**Records for the exercise**
begin

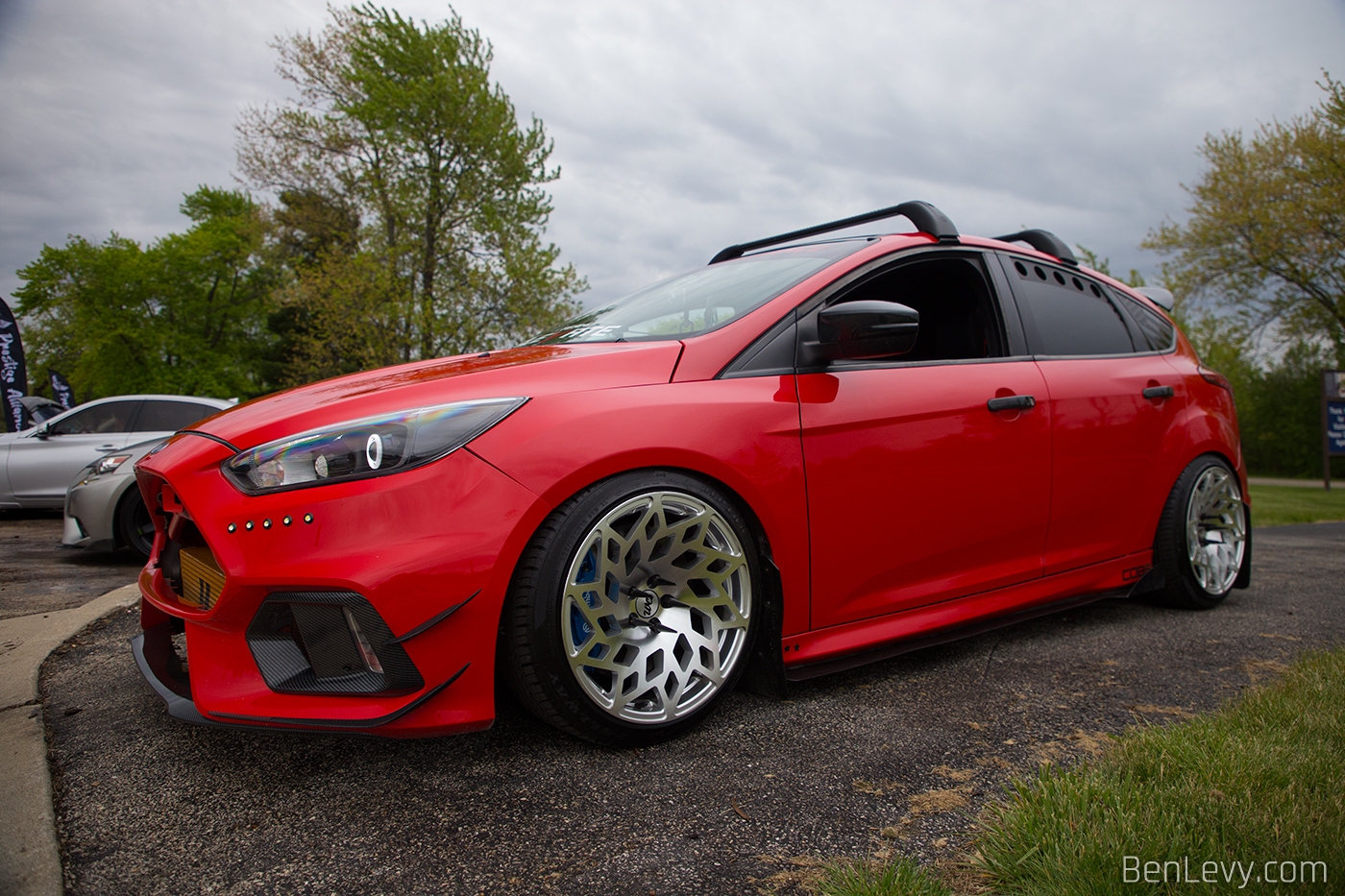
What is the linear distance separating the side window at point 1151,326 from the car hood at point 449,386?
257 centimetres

end
begin

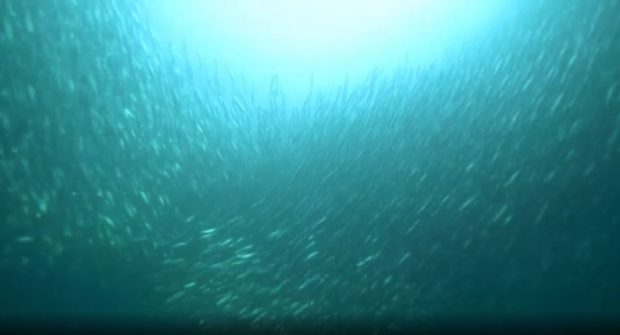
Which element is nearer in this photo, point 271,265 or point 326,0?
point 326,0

end
begin

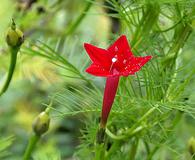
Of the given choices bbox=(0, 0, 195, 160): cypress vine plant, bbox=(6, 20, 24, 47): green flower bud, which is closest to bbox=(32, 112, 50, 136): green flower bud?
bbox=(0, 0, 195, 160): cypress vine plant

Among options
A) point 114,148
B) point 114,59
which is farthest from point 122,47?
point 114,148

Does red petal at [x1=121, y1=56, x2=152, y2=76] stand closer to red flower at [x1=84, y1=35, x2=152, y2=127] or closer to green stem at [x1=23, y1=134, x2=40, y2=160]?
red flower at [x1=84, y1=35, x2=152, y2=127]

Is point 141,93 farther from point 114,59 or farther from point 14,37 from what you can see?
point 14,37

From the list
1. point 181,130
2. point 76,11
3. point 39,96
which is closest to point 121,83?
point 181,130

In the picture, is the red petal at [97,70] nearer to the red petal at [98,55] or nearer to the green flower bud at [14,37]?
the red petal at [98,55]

end

**Given instruction**
Please retype everything from the line containing "What is the" down to the line containing "257 centimetres", reproducing those lines without any change.

**Response below**
What is the linear distance separating the side window at point 1151,326 from the car hood at point 449,386?
257 centimetres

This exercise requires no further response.